I went back to see the eye specialist this morning. The Southern Alberta Eye Centre is home to some of the best specialists and surgeons Western Canada, in a state of the art facility complete with operating rooms for day surgeries. As I approached the building I couldn’t help but notice how everyone out front had their sunglasses on, even though it was in the shade. My inner dark comic was wondering where the tie-ups for the guide dogs were.
I was headed for the second floor and Calgary Retina Consultants. There, such conditions as macular degeneration, detatched or torn retina, CSR, and a host of others are diagnosed and treated. As could be expected, most of the patients are seniors.
After a round of three different eye-drops which will numb them and dilate my pupils, the pressure in my eyes is checked and then it’s off for a new OCT scan. It doesn’t take long and only involves one quick flash of bright light, but that’s okay, because if you like bright lights flashing in your eyes, there are plenty more to come.
Back to the waiting room a few minutes and then it’s in to the next room, where I will wait for the doctor for no more than about 5 minutes or so before he walks in. He looks at the scan, it looks like it has gone down a little, but there’s still a lot of fluid built up. So, I’ll have an angiogram done to see if the vessels are still leaking, and if there is still some leakage then I will get treatment right away.
An angiogram is a picture of the blood vessels, usually performed on the heart and brain to check for blockages, leakage, or vessel deformity like an aneurysm. A dye, in this case fluorescein, is injected into a vein and after a few minutes the vessels will show up on the scan. It takes about 15-20 minutes to do the tests and you can expect multiple bright flashes in your eyes throughout the duration of the test. Like I wasn’t already having problems seeing before the test. I thought I was going to have to ask for a dog.
Photodynamic therapy (PDT)
Of the available treatment options PDT is really the only way to go, at least as far as I’m concerned. That’s what the doctor thinks anyway and, after doing my own research beforehand, I’m glad that he does. The bottom line is that it’s a safer procedure with fewer side-effects and fewer risks to permanent vision. There will be a risk in ANY procedure you have, it’s just a matter of whether or not those risks are acceptable to you. If they aren’t then don’t do it.
I wasn’t quite sure what to expect as I sat in the patient’s chair in yet another room. A nurse came in and explained the procedure to me and read me the requisite list of warnings, interactions, and instructions and had me sign at the bottom. I was then prepped for an injection of the drug verteporfin, and it’s not like she could just stick a needle in a bottle and then jab it into my vein, believe me.

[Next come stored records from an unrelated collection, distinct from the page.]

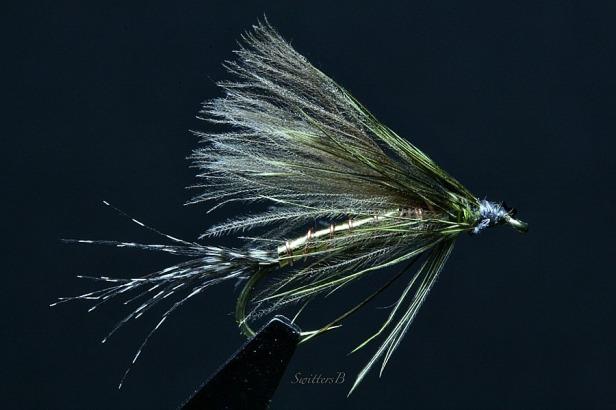 Oracle+Fly Pattern-SwittersB-flyfishing-macro photography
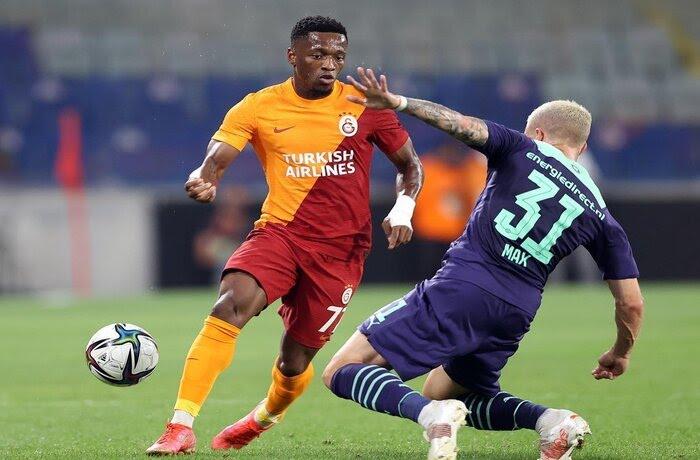 Nhận định soi kèo Galatasaray vs St. Johnstone, 01h00 ngày 6/8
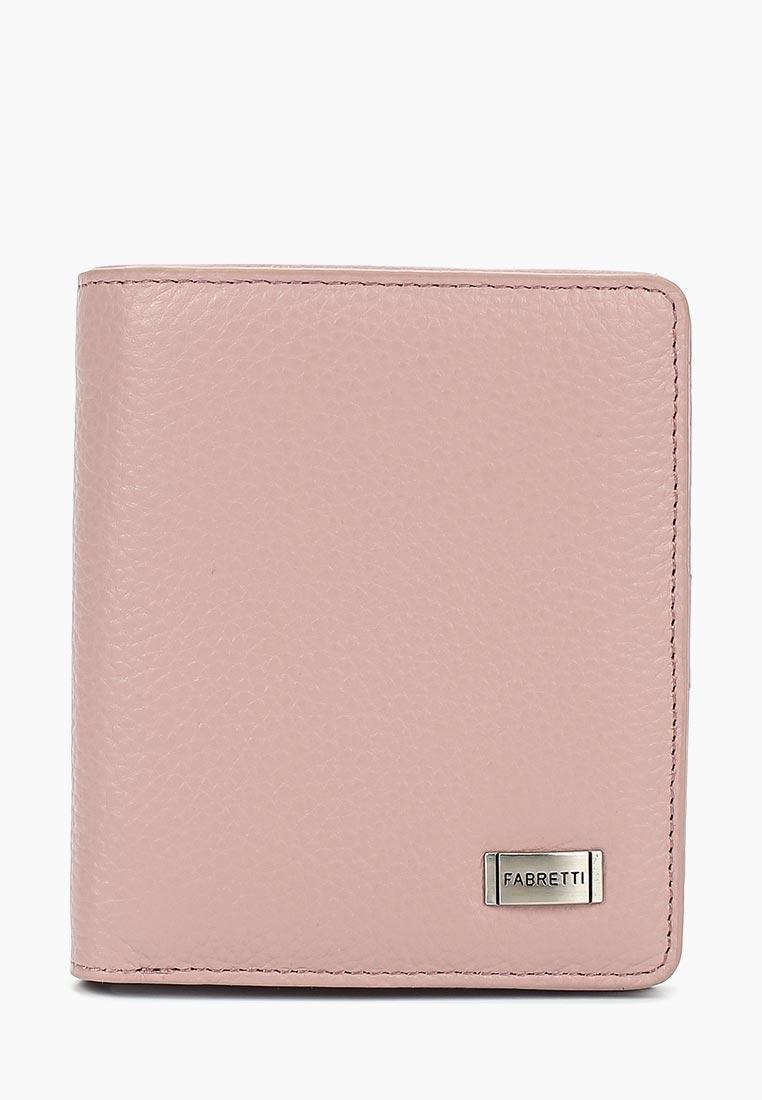 Кошелек Fabretti (Фабретти) 43026-pink D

I watched as she pulled out two vials, transferred a very measured amount into another vial, shook it, and injected that into a small IV bag of saline solution. Once mixed together well it was put into another syringe which was put on a pump with a timer on it.
A short while later after being weighed and having my height measured, the dosage depends on body size. the nurse began to infuse it intravenously. The dosage had to be delivered using a pump because it has to be infused very slowly, over a period of 10 minutes.

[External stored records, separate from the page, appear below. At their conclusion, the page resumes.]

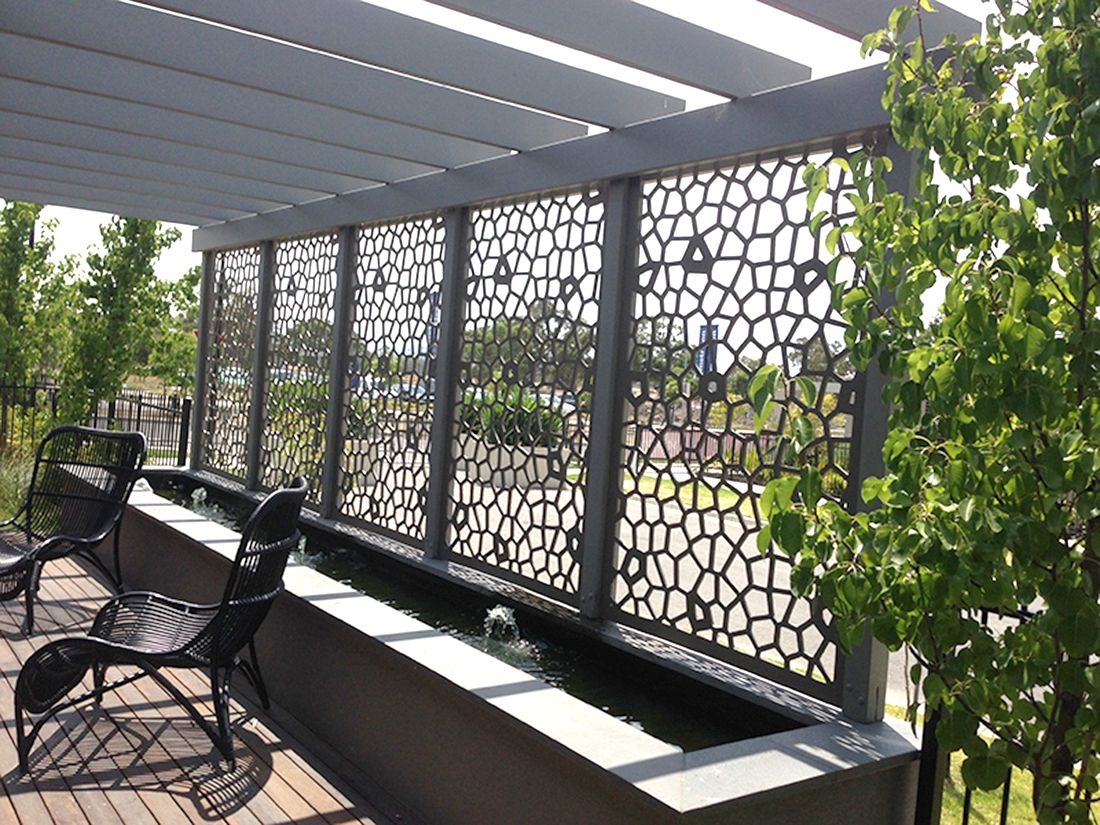 Best Decorative Screen Panels On The Opposite Fence To The This Month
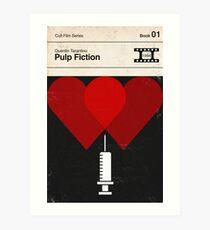 Pulp Fiction Modernist Book Cover Series  Art Print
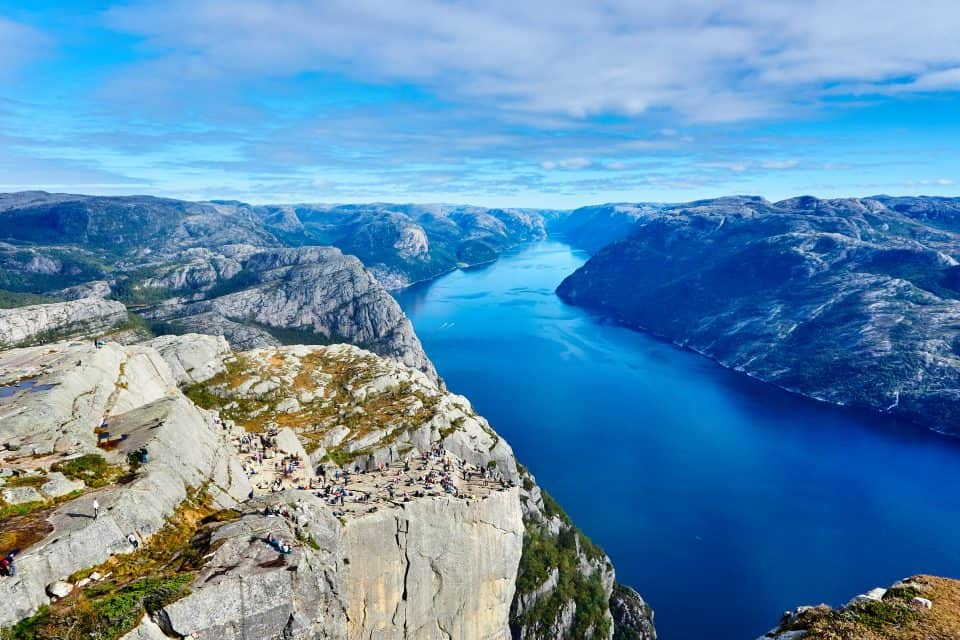 Norway: Sights You Will Never Forget!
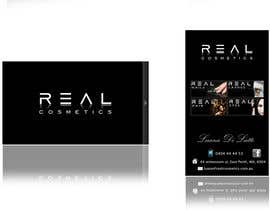 #129 para Business Card Design for Real Cosmetics por SRDesigns1
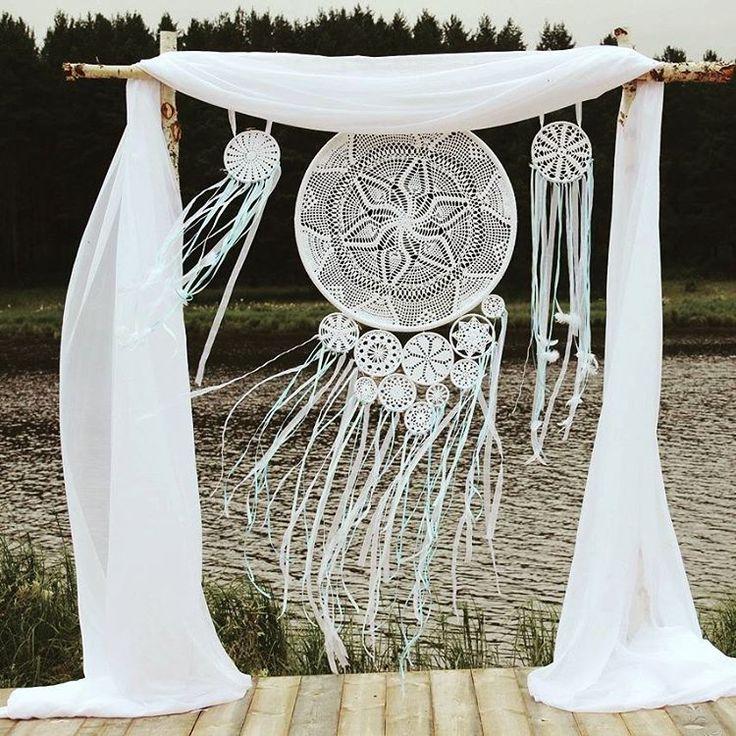Свадебный дизайн и декор (@fleurdelyswedding) в Instagram: «Невесомо и нежно.. Пяльца просто прекрасны в свадебном декоре #идеидлявдохновения…»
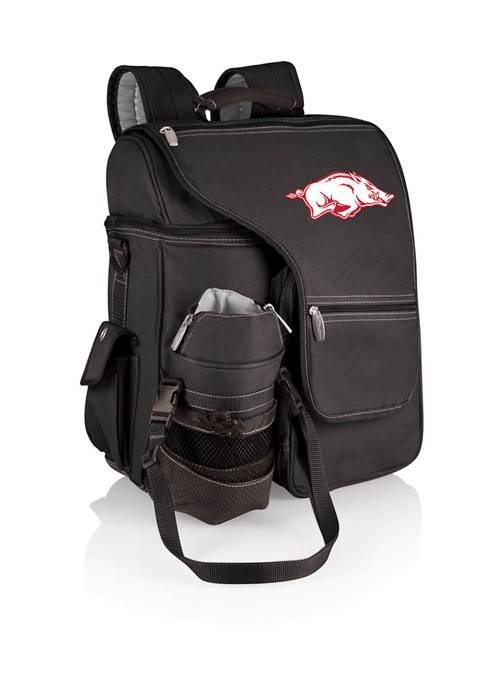 ONIVA NCAA Arkansas Razorbacks Turismo Travel Backpack Cooler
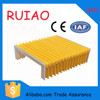 plastic cnc machine cover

About five minutes after the syringe had emptied its contents into my veins, the doctor was back, this time to treat me. Vertporfin is a light activated drug, and the doctor uses a “cold” laser of very low levels to activate it. It has to be done for 83 seconds, so a special contact lens in placed on your eye that will hold it open. More freezing drops were put in so it wasn’t really a big deal. Normally I hate having my eyes poked and prodded, but it didn’t seem terrible today for some reason.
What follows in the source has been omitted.